An example of Page Rank
Mathematical PageRanks for a simple network

Then he moved on trying to answer why people are running "queries". From the search for finding a URL (navigational queries), to the search for knowledge (informational queries), to transactional queries. Those are queries a user perform in order to find a product to buy. Additionally he highlighted that approximately 99% of queries contain entities nowadays. One outstading example is what he called the "party factoid", i.e., Wikipedia fact checking during parties.

Then he explained that now there are queries for fine grained, every-day-life tasks issued trough mobile devices. So understanding a query is highly dependent on the context. This is what he called "understanding the verb" implicit in the query.
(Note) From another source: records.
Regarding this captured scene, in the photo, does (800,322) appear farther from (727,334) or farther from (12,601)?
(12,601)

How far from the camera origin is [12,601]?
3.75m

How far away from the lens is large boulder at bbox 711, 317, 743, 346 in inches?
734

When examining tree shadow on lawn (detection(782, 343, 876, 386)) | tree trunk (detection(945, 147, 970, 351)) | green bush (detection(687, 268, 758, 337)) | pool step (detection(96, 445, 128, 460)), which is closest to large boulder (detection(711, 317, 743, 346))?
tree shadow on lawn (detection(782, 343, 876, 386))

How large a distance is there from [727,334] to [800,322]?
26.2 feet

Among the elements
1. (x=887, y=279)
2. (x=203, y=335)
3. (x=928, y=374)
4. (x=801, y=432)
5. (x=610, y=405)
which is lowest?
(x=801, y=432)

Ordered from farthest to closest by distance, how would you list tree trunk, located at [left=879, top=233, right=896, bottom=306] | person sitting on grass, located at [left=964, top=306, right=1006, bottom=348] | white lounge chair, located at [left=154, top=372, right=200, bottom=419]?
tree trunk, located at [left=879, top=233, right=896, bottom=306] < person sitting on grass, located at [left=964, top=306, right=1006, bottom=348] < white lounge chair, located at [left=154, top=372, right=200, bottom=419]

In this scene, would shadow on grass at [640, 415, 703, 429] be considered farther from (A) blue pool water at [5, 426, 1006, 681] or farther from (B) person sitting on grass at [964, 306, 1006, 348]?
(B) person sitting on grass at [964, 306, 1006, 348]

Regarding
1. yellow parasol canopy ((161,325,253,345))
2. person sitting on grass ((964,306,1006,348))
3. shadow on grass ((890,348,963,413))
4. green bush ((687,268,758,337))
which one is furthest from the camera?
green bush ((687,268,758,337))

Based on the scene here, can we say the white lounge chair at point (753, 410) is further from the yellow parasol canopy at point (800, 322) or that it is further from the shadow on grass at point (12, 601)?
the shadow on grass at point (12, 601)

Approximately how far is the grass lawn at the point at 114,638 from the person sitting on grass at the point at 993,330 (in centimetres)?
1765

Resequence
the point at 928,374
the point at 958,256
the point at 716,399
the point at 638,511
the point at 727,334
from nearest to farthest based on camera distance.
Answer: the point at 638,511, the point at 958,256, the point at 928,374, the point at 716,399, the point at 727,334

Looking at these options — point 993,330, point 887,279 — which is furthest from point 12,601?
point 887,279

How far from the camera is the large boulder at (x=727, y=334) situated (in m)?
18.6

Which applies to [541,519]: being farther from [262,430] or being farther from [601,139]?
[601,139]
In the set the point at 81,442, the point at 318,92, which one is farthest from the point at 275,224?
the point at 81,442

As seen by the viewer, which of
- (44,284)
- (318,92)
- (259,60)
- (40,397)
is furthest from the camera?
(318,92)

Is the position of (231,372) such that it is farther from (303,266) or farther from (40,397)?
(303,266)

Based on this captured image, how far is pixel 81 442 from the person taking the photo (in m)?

The example: you look for "restaurant", but:

  • to select a good restaurant and get infos
  • to book a restaurant you selected
  • to find the way to go to the restaurant

Then he made a important remark about the fact that in the past 15 years a query was made of 2.5 words on average, and now things are going to change with the advent of natural language questions (e.g., ask Siri).

In the end, for what I've understood, his vision of the future will be about three main keypoints:

  • understanding the context: the user intent given by the context
  • dealing with more complex queries (natural language questions)
  • forecasting the next query before the user issues it ( Google now )

A nice remark about the last point: if we can predict the next query, then we can perform it when is more convenient for the servers, i.e., when load is lower.